• Document text:
+ + + + +

But as you seem to suggest n your exchange of comments with Virmaior, post structuralism could leach into other domains. You liken the interpretation of a text with doing science, thereby evincing the realism/anti-realism/constructivism [all the way down] debate, not only in the domain of literary interpretation, but [the philosophy of] science and traditional epistemology itself.

It is in this context that I urge you to peruse intellectual historian, John Zammito’s, A Nice Derangement of Epistemes: Post-Positivism in the Study of Science from Quine to Latour. (https://www.amazon.com/Nice-Derangement-Epistemes-Post-positivism-Science/dp/0226978621), which tracks 20th Century movement from traditional epistemology and philosophy of science to the sociology of knowledge and of science, which have arisen from what he considers to be hyperbolic misreadings of Quine's holism and underdeterminism, the reasonable notion of theory ladeness of facts/perceptions [myth of the unmediated given, and Kuhnian incommesurability [of theories] (from his 1962 opus, The Structure of Scientific Revolutions). Given your interests you will appreciate this read.

Zammito’s intention is to deflate and contextualize these pernicious hyperbolic interpretations of ideas in the philosophy of science/knowledge as put forward by "radical theorists" and sociologists of science. This project is exemplified by the title of his concluding chapter of his book: “The Hyperbolic Derangement of Epistemes," which concludes with admonitions that:

There has been a derangment of epistemes. Philosophy of Science pursued "semantic ascent" [the linguistic turn cum poststructuralism] into a philosophy of language so "holistic" as to deny determinate purchase on the world of which we speak....It is time for a hard reckoning for, for a rigorous deflation.

+ + + + +

• Provided data:
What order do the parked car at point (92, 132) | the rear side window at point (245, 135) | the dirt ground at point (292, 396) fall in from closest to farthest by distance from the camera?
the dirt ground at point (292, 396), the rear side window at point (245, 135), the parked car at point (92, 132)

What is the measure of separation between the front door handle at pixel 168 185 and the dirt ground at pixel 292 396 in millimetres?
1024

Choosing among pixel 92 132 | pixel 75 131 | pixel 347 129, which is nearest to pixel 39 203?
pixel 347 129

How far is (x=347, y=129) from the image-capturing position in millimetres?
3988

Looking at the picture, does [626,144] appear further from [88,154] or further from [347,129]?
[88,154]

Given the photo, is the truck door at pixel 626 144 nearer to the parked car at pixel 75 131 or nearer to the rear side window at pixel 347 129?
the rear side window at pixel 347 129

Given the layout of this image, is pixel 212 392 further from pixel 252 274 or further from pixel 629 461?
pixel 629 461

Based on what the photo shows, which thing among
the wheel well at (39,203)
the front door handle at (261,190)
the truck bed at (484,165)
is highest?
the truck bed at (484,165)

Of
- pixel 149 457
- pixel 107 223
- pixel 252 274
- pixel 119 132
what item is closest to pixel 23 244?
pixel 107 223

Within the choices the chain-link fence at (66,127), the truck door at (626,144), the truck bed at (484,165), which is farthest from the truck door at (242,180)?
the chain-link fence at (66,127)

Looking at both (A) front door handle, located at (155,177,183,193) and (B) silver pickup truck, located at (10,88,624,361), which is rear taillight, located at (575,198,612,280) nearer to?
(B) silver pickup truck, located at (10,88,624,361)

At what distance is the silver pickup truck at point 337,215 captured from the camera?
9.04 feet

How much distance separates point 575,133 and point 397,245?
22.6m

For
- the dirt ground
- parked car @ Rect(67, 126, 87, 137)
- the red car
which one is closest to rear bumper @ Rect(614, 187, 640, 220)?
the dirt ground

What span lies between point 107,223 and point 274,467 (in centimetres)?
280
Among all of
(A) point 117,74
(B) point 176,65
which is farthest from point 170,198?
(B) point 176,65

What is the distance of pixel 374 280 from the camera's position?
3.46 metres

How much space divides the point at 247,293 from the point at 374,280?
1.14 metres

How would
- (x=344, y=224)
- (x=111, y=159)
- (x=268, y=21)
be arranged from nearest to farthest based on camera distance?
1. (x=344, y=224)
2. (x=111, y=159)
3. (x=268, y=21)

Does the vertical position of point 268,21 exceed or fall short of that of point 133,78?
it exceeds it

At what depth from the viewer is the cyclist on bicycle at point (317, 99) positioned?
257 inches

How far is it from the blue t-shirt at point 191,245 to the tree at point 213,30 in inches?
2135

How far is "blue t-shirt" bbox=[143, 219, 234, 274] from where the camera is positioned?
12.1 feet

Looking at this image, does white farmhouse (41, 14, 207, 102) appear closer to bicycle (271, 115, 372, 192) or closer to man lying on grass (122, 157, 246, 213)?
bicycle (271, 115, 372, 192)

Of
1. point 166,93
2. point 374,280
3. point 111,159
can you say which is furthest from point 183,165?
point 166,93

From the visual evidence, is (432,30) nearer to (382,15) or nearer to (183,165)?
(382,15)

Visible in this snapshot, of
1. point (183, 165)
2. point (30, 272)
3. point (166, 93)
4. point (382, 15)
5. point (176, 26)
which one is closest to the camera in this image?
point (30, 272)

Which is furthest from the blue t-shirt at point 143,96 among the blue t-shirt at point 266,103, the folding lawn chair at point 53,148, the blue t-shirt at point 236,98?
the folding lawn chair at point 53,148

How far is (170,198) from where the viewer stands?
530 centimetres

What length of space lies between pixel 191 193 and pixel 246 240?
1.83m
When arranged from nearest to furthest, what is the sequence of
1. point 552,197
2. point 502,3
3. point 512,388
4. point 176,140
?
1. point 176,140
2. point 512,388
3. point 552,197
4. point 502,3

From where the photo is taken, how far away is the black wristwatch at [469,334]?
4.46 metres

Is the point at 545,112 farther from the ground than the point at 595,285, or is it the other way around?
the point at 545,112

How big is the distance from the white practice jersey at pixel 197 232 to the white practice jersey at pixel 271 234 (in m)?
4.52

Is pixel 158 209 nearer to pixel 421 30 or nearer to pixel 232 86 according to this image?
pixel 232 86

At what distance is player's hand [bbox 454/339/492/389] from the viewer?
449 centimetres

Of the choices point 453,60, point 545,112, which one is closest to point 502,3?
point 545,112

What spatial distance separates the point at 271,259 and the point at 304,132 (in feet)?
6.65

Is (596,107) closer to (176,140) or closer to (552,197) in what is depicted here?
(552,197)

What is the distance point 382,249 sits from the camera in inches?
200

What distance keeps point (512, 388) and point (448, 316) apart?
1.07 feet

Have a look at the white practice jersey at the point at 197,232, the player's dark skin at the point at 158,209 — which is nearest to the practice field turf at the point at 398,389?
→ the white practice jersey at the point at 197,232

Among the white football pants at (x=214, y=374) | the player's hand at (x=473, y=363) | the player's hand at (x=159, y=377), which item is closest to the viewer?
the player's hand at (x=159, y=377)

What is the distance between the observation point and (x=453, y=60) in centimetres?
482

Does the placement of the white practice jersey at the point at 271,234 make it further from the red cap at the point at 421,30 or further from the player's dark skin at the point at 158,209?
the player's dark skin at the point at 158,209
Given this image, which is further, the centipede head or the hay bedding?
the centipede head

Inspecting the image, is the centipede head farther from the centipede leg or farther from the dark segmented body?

+ + + + +

• Your tasks:
1. List each line of the listing that contains the string "bicycle".
2. Extend the passage on post-structuralism and the philosophy of science, beginning after its last sentence.
The listing is unrelated to the passage on post-structuralism and the philosophy of science.

• Response list:
1.
At what depth from the viewer is the cyclist on bicycle at point (317, 99) positioned?
Looking at this image, does white farmhouse (41, 14, 207, 102) appear closer to bicycle (271, 115, 372, 192) or closer to man lying on grass (122, 157, 246, 213)?
bicycle (271, 115, 372, 192)

2.
He notes that this does not mean that we have not learned something important from each of “these theoretical extravagances. But it does mean that it is time to take up a more moderate historicism,” lest we find ourselves plunged into the "abîmé [abyss] of an almost absolute skepticism."

As I have noted elsewhere, Zammito’s efforts have foundered. Ideas that in 2004 he found pernicious to [the philosophy of] science, to the notion of “knowledge” itself, coupled with increasingly criteria-less inclusive pluralism, have now leached into the cultural ethos and folk epistemology to such an extent that the OED named "post-truth" their word of the year in 2016, a dozen years after Zammito's book was published. And as events over the past four years demonstrate, it appears that there is no stanching the flow.